• What the task asks:
Pull out every line in the records below that contains the word "viewer", and copy each of those lines unchanged.

• Stored data:
= = = = = = =

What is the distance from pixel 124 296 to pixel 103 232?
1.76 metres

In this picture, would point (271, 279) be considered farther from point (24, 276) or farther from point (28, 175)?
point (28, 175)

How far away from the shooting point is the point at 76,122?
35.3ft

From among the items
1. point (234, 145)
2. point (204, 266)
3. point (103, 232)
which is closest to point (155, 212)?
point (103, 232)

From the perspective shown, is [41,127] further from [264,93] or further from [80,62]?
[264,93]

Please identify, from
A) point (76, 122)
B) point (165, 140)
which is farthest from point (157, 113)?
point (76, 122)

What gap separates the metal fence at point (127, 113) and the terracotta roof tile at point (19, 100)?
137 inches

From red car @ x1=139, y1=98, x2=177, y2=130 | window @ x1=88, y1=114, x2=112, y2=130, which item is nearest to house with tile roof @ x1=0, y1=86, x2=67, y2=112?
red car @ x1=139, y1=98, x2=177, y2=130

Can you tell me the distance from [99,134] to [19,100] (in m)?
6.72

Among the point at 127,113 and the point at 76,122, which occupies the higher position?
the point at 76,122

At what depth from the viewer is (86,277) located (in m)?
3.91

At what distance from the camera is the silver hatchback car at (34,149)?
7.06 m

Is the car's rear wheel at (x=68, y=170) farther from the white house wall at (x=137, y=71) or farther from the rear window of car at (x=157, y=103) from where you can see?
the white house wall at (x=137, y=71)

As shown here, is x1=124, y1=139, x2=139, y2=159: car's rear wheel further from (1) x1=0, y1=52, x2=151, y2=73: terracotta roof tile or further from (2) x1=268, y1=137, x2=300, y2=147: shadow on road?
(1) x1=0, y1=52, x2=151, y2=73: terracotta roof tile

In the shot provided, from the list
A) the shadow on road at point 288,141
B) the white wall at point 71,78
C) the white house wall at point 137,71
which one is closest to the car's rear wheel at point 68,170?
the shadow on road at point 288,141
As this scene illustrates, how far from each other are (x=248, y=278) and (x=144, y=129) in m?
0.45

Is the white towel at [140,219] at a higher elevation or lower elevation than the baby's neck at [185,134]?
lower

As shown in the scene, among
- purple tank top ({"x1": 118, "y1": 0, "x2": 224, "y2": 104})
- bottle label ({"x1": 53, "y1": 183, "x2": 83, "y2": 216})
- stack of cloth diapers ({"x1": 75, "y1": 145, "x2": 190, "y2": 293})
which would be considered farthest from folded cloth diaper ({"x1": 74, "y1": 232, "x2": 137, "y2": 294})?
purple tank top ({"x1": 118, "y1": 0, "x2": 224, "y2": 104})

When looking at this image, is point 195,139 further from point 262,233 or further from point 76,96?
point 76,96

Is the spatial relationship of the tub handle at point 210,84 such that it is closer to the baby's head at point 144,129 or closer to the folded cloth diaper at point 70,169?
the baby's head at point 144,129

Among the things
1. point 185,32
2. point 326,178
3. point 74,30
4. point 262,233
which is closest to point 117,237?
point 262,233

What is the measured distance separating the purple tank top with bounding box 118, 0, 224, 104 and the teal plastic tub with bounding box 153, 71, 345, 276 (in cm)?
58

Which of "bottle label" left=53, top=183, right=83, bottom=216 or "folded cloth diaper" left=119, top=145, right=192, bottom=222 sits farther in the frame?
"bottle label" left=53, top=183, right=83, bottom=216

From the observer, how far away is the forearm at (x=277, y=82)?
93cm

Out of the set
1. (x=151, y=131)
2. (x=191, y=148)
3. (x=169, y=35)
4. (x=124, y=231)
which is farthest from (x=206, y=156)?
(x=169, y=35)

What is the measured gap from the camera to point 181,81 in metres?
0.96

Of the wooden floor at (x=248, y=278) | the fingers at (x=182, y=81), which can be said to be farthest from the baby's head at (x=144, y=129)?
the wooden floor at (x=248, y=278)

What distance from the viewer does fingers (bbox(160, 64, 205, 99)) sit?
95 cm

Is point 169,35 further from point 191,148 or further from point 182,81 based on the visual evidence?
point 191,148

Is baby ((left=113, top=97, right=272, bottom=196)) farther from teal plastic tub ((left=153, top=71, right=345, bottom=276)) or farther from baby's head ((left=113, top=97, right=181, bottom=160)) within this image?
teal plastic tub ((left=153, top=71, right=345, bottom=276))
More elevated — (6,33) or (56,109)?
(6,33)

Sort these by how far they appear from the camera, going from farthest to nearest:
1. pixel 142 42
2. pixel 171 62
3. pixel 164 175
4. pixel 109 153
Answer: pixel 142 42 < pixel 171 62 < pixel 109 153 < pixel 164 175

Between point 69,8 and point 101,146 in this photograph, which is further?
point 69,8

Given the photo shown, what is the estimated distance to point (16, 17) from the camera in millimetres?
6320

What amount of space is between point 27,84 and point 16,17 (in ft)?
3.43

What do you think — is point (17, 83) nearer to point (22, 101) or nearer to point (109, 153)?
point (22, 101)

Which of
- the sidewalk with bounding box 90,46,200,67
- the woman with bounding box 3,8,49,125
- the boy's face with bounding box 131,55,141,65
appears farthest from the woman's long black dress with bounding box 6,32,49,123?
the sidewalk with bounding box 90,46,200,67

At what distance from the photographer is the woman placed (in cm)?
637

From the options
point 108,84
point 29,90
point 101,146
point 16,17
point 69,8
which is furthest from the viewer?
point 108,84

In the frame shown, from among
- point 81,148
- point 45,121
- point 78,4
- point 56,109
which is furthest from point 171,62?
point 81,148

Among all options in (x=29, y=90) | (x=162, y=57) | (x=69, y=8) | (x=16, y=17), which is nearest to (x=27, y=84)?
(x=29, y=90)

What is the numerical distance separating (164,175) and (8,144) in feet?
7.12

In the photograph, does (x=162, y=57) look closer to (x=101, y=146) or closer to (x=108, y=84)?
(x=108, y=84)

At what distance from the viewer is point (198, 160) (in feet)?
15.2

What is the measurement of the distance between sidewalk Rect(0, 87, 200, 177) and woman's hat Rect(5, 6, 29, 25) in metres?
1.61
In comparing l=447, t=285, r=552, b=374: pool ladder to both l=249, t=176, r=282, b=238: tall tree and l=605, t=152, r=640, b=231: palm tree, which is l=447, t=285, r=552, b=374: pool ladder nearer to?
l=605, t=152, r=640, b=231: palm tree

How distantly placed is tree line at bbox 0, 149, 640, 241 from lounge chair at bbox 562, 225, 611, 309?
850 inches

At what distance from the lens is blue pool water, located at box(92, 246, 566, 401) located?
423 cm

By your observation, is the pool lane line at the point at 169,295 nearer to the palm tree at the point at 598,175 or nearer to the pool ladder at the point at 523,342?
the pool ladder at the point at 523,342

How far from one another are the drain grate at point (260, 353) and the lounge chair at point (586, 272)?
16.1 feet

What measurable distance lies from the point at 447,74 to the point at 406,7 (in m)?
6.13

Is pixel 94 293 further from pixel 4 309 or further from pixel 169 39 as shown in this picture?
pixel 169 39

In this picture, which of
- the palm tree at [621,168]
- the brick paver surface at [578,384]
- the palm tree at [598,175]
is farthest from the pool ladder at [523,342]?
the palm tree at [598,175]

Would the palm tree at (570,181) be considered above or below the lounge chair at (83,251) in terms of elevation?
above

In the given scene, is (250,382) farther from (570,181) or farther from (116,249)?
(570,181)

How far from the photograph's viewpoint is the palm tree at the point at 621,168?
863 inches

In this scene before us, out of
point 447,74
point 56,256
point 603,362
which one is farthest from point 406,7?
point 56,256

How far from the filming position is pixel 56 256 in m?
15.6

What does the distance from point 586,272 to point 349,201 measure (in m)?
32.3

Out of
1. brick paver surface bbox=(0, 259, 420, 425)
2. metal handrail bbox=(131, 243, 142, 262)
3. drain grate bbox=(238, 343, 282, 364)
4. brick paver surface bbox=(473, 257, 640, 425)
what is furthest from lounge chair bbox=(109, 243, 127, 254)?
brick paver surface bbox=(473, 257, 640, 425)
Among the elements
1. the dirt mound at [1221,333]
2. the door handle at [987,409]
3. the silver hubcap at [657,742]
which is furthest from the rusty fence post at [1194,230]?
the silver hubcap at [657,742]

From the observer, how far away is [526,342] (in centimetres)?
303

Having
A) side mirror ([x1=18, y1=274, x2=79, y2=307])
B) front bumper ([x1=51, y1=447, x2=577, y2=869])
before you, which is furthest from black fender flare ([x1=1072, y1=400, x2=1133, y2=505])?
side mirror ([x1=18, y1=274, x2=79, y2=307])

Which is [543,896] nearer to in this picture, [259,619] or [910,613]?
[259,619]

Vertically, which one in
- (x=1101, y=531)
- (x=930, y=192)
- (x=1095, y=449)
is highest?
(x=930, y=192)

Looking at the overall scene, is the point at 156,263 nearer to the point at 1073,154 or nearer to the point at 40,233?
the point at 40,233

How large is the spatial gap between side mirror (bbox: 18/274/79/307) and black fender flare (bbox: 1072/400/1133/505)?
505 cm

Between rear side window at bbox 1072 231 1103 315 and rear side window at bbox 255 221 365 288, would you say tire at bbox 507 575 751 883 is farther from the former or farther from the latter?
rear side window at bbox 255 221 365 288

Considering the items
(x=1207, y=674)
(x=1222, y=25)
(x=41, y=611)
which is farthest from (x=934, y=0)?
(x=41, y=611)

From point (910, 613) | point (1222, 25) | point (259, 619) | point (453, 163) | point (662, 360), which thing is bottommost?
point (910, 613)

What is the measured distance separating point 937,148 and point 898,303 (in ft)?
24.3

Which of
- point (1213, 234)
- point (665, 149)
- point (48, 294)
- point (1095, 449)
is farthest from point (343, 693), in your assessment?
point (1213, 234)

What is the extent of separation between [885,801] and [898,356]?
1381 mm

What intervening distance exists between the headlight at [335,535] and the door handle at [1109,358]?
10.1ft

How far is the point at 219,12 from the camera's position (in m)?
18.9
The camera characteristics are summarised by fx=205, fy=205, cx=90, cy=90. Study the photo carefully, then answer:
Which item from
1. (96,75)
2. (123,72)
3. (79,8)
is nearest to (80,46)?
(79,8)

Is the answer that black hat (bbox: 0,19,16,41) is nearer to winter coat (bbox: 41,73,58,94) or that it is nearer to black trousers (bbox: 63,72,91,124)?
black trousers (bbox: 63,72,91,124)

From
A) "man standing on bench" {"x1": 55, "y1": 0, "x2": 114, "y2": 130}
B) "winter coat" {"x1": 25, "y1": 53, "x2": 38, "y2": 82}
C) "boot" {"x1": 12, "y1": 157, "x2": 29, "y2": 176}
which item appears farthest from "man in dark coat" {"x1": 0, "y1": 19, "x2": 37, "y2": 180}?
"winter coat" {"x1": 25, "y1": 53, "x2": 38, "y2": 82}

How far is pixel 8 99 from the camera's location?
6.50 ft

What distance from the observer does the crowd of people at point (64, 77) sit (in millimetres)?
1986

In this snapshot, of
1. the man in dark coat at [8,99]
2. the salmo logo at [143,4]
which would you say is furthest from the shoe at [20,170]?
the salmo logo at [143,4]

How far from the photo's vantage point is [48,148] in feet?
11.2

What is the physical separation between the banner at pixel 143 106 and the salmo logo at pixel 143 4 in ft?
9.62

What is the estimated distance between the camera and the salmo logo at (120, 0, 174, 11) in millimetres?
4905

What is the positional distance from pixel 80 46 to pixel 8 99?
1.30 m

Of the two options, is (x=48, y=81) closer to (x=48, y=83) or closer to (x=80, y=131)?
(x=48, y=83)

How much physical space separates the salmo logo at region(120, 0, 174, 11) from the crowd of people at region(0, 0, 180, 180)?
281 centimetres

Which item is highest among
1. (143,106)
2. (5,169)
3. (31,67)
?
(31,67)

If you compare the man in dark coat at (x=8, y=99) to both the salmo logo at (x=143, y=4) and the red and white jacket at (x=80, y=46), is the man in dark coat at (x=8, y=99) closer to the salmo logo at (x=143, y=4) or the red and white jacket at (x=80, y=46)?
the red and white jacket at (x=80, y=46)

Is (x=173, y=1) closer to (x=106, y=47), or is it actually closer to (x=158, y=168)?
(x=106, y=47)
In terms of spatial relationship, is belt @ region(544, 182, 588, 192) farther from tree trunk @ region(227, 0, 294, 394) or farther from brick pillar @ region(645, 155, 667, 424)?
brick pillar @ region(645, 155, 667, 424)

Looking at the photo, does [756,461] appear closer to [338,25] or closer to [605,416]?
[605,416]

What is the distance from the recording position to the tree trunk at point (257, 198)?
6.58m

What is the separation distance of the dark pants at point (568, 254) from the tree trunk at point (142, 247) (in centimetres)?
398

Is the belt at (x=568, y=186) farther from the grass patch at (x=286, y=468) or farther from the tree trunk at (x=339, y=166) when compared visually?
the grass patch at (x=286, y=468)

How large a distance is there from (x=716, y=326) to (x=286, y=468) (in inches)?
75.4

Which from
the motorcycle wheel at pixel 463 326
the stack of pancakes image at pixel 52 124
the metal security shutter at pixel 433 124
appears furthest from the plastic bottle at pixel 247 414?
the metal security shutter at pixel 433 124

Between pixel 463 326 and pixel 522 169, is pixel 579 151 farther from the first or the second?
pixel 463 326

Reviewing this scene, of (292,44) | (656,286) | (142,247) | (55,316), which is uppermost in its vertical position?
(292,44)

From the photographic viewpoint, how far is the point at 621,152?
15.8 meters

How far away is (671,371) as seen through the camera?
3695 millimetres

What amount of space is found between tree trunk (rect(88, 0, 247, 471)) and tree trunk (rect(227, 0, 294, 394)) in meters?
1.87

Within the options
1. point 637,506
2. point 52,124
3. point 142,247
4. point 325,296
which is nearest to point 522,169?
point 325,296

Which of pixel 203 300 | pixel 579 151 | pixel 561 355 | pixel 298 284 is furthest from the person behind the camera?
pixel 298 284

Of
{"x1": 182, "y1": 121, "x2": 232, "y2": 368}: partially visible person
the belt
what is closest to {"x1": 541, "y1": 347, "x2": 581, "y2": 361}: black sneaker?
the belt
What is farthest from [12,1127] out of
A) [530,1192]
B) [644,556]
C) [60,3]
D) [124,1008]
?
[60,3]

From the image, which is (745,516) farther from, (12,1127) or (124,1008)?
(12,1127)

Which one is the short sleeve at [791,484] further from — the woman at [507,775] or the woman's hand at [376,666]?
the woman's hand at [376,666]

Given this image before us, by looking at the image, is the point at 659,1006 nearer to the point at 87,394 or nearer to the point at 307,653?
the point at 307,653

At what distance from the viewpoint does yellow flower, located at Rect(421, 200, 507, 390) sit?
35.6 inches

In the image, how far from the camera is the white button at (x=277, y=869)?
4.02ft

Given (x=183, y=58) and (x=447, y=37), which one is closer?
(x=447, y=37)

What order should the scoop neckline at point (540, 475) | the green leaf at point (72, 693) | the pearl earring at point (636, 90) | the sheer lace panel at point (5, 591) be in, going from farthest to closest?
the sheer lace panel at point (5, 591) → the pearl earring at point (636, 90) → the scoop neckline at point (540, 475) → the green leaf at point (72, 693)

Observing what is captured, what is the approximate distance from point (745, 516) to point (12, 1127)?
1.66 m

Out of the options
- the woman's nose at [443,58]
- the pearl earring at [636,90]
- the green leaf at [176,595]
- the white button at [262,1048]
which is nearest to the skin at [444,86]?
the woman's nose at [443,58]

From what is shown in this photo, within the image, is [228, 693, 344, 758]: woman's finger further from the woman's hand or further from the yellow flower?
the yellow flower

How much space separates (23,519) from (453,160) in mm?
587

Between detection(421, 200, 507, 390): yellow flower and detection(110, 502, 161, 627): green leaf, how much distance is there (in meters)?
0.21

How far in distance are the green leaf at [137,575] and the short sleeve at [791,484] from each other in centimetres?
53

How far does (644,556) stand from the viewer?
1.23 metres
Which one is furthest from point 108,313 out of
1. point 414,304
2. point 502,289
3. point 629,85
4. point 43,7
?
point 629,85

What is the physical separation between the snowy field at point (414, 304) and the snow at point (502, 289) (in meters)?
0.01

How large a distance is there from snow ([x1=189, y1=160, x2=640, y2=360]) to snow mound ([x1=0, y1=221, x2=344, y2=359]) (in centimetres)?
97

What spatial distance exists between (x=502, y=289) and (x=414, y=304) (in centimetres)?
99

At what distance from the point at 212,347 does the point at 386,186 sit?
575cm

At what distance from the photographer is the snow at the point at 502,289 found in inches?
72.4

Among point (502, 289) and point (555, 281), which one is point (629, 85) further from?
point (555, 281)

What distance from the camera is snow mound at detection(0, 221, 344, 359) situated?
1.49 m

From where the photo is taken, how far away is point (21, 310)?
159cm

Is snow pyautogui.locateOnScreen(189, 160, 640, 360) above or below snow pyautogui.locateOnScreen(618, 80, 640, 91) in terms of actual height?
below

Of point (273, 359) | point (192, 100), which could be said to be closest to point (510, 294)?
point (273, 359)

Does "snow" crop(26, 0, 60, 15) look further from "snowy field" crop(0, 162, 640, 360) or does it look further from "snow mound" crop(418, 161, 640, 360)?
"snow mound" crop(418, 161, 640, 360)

= = = = = = =

• Response to the task:
At what depth from the viewer is (86,277) located (in m)?
What distance from the viewer does fingers (bbox(160, 64, 205, 99)) sit?
which is furthest from the viewer?
At what distance from the viewer is point (198, 160) (in feet)?
How far does (644,556) stand from the viewer?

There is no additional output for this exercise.